The CDN endpoint is working fine. I am able to see available Bicep versions and install the latest Bicep version using az bicep list-versions and az bicep install

@majastrz do you have an idea of what the issue might be?

majastrz commented 1 year ago

The "Name does not resolve" part suggests that the Az CLI is unable to resolve the downloads.bicep.azure.com DNS name. We haven't made any DNS changes here in several weeks.

Locally, the name resolves for me successfully as well:

❯ nslookup downloads.bicep.azure.com
Server:  router
Address:  192.168.1.1

Non-authoritative answer:
Name:    part-0041.t-0009.fdv2-t-msedge.net
Addresses:  2620:1ec:4f:1::69
          2620:1ec:4e:1::69
          13.107.237.69
          13.107.238.69
Aliases:  downloads.bicep.azure.com
          bicep-downloads-prod.azureedge.net
          bicep-downloads-prod.afd.azureedge.net
          star-azureedge-prod.trafficmanager.net
          shed.dual-low.part-0041.t-0009.fdv2-t-msedge.net

The random nature of this suggests some DNS resolution issue (rather than a configuration issue on our end) in the CI/CD environment. @ausy-tk can you share any details about the CI/CD environment that is executing the Az CLI commands?

ausy-tk commented 1 year ago

Hi @majastrz, unfortunately the CI/CD environment is not in our hand directly, so I can't provide any details. But I have also opened a support ticket on their side as it seems that the issue is not on your side.

danielmackay commented 1 year ago

I am getting this same error also when trying to use az bicep from a bit bucket pipeline.

This error seems to be intermittent.

OlivierTD commented 1 year ago

I'm getting the same problem on my end on Bitbucket pipelines.

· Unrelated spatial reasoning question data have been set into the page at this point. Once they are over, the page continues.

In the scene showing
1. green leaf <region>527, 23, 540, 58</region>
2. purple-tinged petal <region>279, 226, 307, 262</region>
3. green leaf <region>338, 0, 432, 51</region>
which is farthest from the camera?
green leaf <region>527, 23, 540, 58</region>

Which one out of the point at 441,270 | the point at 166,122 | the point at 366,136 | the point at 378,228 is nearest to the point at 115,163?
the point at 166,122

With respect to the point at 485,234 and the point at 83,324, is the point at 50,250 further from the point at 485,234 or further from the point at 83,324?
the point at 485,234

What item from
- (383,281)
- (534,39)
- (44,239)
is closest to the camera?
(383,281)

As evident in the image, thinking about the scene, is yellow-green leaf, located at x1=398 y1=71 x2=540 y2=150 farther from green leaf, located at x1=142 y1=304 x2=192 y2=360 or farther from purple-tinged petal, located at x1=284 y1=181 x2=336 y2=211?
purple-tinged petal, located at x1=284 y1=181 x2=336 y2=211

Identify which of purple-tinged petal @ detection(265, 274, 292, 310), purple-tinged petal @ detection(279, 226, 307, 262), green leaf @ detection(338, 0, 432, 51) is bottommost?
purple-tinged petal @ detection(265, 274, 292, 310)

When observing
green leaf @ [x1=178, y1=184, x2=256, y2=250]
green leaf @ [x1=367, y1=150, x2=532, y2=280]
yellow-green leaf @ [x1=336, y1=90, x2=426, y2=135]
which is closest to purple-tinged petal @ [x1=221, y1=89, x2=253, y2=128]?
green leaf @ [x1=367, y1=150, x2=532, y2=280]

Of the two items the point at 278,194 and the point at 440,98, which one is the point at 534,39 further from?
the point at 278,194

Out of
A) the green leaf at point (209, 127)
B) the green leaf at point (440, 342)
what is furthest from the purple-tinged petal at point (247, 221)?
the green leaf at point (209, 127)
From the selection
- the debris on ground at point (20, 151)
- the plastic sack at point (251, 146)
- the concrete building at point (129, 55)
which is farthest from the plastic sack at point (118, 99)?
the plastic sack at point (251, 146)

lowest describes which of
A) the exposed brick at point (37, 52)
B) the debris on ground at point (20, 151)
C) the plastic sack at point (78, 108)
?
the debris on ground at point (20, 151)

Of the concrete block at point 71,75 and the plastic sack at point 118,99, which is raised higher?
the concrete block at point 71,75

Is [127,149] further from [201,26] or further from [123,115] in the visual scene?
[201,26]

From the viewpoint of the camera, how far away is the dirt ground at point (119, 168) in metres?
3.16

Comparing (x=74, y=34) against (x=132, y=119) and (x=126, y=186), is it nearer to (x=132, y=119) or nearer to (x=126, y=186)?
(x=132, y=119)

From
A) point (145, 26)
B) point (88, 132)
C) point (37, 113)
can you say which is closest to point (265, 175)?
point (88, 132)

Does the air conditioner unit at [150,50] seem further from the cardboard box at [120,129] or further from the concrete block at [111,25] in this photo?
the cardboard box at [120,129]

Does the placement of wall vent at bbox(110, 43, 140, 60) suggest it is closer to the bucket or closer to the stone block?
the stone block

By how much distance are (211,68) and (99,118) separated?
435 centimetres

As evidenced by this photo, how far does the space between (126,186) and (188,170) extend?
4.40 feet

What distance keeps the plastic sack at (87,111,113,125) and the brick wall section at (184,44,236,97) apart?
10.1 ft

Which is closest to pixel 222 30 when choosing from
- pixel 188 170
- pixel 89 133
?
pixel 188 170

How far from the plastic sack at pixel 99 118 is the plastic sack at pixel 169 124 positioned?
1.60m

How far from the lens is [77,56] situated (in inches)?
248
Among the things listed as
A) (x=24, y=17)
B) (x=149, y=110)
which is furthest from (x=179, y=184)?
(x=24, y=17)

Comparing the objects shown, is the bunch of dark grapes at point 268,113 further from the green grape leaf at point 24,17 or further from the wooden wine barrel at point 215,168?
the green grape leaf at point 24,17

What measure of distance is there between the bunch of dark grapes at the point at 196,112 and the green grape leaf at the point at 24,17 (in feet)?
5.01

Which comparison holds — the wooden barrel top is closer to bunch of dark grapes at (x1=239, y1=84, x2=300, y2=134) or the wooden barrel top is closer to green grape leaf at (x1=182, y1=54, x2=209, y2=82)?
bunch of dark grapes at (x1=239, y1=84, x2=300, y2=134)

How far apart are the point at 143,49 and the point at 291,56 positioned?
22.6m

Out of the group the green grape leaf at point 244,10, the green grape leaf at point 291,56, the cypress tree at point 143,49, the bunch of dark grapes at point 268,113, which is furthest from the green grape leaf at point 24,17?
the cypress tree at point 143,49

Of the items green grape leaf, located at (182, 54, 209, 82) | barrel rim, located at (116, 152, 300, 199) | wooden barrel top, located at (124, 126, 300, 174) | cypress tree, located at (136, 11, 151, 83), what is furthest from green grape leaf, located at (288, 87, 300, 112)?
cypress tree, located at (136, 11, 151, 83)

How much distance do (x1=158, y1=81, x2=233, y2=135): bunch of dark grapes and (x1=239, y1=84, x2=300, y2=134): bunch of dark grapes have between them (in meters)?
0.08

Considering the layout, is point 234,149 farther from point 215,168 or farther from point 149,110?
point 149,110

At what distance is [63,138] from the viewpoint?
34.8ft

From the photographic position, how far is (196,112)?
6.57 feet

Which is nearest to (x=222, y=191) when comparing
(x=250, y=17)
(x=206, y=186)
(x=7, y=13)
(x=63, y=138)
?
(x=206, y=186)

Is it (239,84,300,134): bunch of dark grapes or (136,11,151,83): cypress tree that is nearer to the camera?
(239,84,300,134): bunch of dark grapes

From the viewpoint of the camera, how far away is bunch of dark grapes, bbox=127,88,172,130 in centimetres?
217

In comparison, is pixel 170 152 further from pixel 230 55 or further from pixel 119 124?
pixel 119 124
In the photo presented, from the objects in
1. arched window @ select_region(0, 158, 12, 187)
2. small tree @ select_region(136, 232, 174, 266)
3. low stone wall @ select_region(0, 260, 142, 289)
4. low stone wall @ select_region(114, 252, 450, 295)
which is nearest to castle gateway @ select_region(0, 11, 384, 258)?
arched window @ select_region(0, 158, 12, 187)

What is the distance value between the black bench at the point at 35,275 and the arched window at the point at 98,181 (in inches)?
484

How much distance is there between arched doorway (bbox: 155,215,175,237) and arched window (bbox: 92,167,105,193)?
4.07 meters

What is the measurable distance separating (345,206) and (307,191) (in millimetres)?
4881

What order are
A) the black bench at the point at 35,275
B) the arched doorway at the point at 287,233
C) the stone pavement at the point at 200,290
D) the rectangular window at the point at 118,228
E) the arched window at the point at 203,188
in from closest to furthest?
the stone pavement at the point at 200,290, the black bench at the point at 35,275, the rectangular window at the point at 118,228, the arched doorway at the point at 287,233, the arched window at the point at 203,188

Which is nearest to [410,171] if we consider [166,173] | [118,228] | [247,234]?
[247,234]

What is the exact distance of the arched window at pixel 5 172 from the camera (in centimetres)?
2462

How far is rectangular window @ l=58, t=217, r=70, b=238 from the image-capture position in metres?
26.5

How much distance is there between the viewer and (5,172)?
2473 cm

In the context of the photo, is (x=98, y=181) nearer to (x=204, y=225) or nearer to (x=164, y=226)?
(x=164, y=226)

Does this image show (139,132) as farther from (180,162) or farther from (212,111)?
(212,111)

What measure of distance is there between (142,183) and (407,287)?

If I run the command az deployment group create with the --debug tag I get this stack trace

DEBUG: cli.azure.cli.command_modules.resource._bicep: Bicep CLI installation path: /root/.azure/bin/bicep
DEBUG: cli.azure.cli.command_modules.resource._bicep: Bicep CLI installed: False.
DEBUG: urllib3.connectionpool: Starting new HTTPS connection (1): [aka.ms:443](http://aka.ms:443/)
DEBUG: urllib3.connectionpool: [https://aka.ms:443](https://aka.ms/) "GET /BicepLatestRelease HTTP/1.1" 301 0
DEBUG: urllib3.connectionpool: Starting new HTTPS connection (1): [downloads.bicep.azure.com:443](http://downloads.bicep.azure.com:443/)
DEBUG: cli.azure.cli.core.azclierror: Traceback (most recent call last):
  File "/usr/local/lib/python3.10/site-packages/urllib3/connection.py", line 174, in _new_conn
    conn = connection.create_connection(
  File "/usr/local/lib/python3.10/site-packages/urllib3/util/connection.py", line 73, in create_connection
    for res in socket.getaddrinfo(host, port, family, socket.SOCK_STREAM):
  File "/usr/local/lib/python3.10/socket.py", line 955, in getaddrinfo
    for res in _socket.getaddrinfo(host, port, family, type, proto, flags):
socket.gaierror: [Errno -2] Name does not resolve

@danielmackay Since it is intermittent, caching the azure dependencies in my pipeline fixed my issue. This way I avoid downloading bicep on every run.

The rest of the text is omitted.